Violencia
El otro día pasé por delante de un televisor encendido y creí que la sangre que salpicaba la pantalla era pura anilina, y el muerto que trasladaban con el cráneo deshecho, un actor secundario excesivamente maquillado. Pero no. Era un cadáver de verdad, y no era una película, sino un informativo. Y, sin embargo, yo había contemplado la escena con la impavidez de quien ve un filme de gánsteres. Es tan vertiginosa la pequeña pantalla que en ocasiones no sabemos cuándo los muertos son de mentirijillas y cuándo son carne doliente y torturada. Estremece imaginar el efecto que ese aturullamiento de imágenes puede producir en los niños pequeños.Antes de cumplir 16 años, los niños norteamericanos ven en la tele y en el cine unos 8.000 asesinatos y otros 100.000 actos violentos. Y al parecer aún no se sabe qué tipo de adulto emergerá de una infancia como ésa. Porque además es una violencia estupendamente simulada, más real que el sufrimiento real. Y de un sadismo y una brutalidad aterradores. El otro día, en Antena 3, el malo de una película mataba clavando largos pinchos en los ojos de sus víctimas mientras éstas soltaban tremendos aullidos de dolor y estertores agónicos. Tras semejante apoteosis de barbarie, los cadáveres de kurdos que salen en el telediario, tan quietos y callados, tan dóciles y grises en la tristura de su muerte auténtica, casi suponen un alivio.

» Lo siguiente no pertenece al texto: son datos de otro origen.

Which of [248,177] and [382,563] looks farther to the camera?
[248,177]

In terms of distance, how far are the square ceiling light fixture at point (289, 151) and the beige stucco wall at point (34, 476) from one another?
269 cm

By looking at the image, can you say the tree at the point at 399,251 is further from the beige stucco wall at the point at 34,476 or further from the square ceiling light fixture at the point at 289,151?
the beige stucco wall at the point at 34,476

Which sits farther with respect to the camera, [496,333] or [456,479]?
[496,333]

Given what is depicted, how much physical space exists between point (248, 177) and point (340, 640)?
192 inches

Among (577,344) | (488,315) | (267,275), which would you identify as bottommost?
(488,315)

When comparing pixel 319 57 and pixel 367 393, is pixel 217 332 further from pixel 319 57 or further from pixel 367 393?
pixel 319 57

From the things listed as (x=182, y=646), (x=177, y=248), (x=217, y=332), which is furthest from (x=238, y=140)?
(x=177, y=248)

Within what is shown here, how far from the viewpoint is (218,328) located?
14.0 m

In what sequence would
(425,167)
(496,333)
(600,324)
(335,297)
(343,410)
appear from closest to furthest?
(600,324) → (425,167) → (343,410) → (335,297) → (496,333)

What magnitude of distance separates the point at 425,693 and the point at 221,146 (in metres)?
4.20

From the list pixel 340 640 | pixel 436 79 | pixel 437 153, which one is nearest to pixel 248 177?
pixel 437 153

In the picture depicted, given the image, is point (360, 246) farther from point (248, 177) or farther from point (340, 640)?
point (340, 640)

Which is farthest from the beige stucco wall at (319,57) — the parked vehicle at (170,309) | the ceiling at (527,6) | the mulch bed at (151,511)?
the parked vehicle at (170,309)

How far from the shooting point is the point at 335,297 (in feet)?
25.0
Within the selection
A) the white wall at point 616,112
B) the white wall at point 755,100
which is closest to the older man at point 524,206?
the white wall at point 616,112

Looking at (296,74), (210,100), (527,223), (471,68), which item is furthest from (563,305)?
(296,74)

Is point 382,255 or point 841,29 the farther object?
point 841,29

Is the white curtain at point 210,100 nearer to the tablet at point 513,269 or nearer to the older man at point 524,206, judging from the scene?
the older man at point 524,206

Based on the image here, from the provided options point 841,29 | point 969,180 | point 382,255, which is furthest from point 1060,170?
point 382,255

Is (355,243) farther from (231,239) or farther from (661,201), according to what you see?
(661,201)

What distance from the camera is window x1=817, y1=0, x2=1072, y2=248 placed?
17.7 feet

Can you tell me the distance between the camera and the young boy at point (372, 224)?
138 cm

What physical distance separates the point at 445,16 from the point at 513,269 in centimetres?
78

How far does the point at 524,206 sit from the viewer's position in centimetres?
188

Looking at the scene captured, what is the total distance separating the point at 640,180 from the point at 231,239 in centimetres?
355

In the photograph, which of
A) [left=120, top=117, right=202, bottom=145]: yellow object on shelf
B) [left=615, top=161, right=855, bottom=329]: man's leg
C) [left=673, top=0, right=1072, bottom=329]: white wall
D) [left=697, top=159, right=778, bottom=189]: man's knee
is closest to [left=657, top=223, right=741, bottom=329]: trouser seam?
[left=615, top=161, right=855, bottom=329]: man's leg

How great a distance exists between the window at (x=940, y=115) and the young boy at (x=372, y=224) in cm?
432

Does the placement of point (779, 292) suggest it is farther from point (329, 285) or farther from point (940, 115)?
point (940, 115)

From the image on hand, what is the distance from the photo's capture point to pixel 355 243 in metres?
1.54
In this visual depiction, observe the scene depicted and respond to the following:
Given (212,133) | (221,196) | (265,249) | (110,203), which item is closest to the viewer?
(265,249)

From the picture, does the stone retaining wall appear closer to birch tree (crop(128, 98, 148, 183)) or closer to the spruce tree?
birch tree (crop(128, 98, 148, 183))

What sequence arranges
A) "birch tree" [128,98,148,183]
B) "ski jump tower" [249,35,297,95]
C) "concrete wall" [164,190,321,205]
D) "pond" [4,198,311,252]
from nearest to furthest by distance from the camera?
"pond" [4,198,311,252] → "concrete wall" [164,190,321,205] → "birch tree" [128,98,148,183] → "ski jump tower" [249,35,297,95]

Sé que lo de la violencia en televisión es un tópico viejo. Pero me parece que no podemos continuar en este regodeo de sadismo en el que todo resulta indistinguible. La salsa de tomate se confunde con la sangre real y la vida se vacía de contenido. Y así uno puede matar a los mendigos a palos por 20.000 pesetas, o usar la imagen de un agonizante de sida para anunciar una estúpida marca de ropa. Ya no hay ni muerte ni dolor, sino sólo apariencia.